The Vatican emailed me the other day and asked what should be done with the ‘bishop of bling’ –you know, Franz-Peter Tebartz van Elst, the ex-bishop of Limburg, who was forced to resign after spending some £26m on his official residence.
The magnificence of his renovations included £1.8m on a marble courtyard complete with ‘holy water’ fountains, £622,000 on sculpted gardens, £20,000 on a conference table and a trifling 12 grand on a bathtub.
He was indeed the biggest cheese in Limburg, an area famous for Limburger cheese which, if not tackled shortly after purchase, stinks the house out. Something it has in common with the good bishop’s expenditure on his palatial residence.
It’s not generally known, but the Vatican often consults me on matters of ecclesiastical discipline and indeed acted swiftly to apply the boot to the bishop’s backside. What else they wanted from me was suggestions as what to do with the man.
Well, naturally I had the answer. Move him out to Sydney in far-off Australia and give him the responsibility of sorting out the highly irreligious Order of the Sisters of Perpetual Indulgence.
My Australian correspondent tells me that the Sisters are transvestites in drag who perform miracles of profanity at various festivals and such, usually drunk and wearing mini-habits with suspender belts and fishnet stockings.
If he can do anything with that bunch of blasphemous blodgers then his living will not have been in vain.

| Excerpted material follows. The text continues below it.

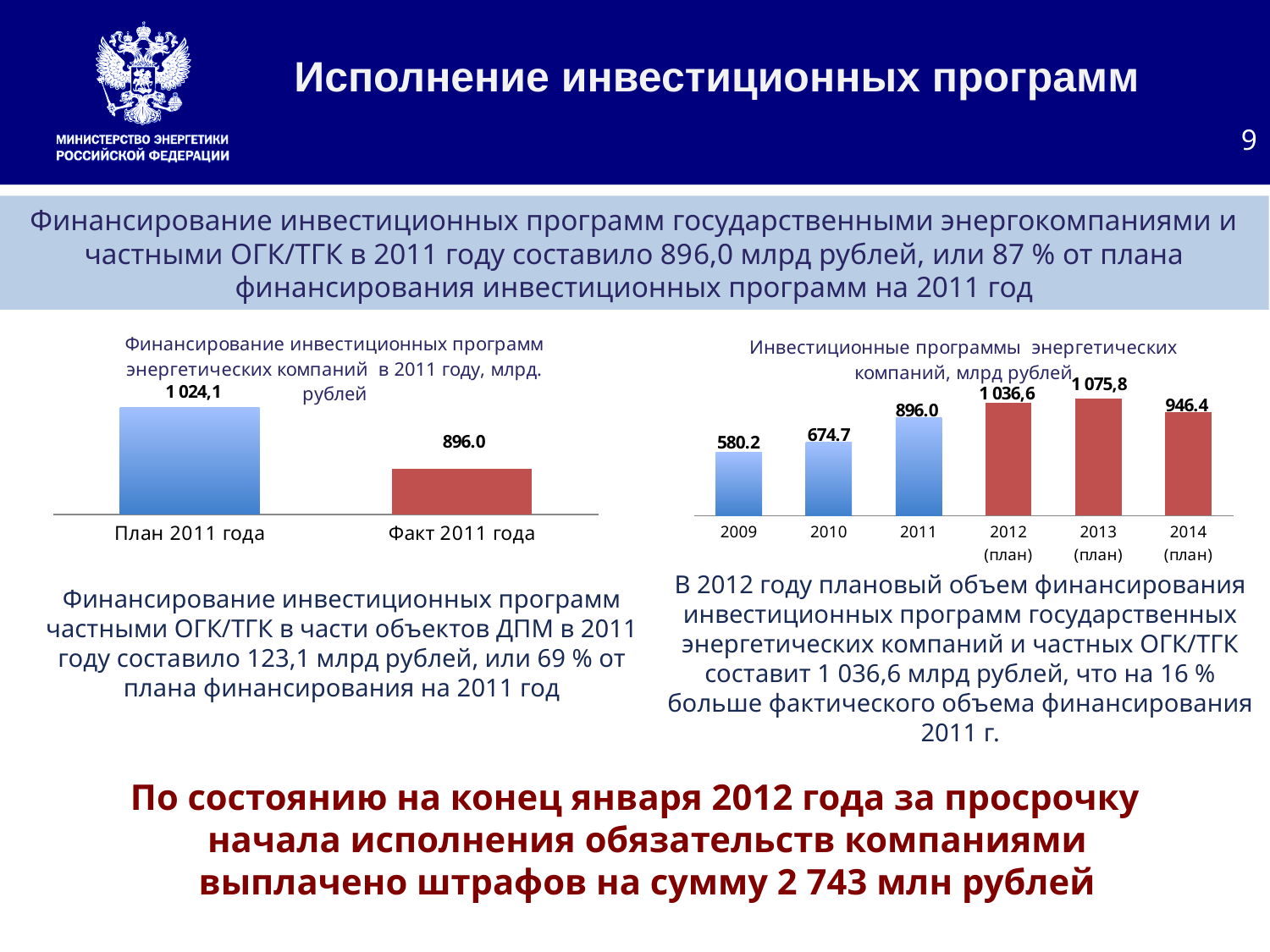
In the right chart, what is the value for 2010? 674.7 In the right chart, what is the value for 2013 (план)? 1 075,8 What kind of chart is the left chart? bar chart In the left chart, what is the difference between План 2011 года and Факт 2011 года? 128.1 In the right chart, which year has the highest value? 2013 (план) In the left chart, what is the value for Факт 2011 года? 896.0 In the right chart, which is larger: the value for 2012 (план) or the value for 2014 (план)? 2012 (план) In the right chart, do the values rise or fall from 2009 to 2011? rise In the right chart, what is the difference between the values for 2010 and 2009? 94.5 In the left chart, what is the value for План 2011 года? 1 024,1 In the right chart, which year has the lowest value? 2009 In the right chart, how many years are shown? 6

My favourite bishop story concerns a churchman whose name I have forgotten who earned acres of newsprint by impregnating a churchgoing lady, thus breaking his vow of chastity and the golden rule about not besmirching one’s own doorstep.
It was decided that a period of penitence was in order, so he was shipped off pronto to the faraway Phillipines where the local big cheese rejoiced in the name and title of bishop Syn. He was to stay there until the heat died down.
All the above is true. What cannot be confirmed is the story that when he attended confession he got his lines completely crossed and said: “Forgive me Syn for I have fathered.”
Sources tell me that this priceless punchline was thought-up by trainee priests at a well-known Dublin seminary. If this be the case my faith in the fathers of the future is renewed and my reverence of Irish wit confirmed.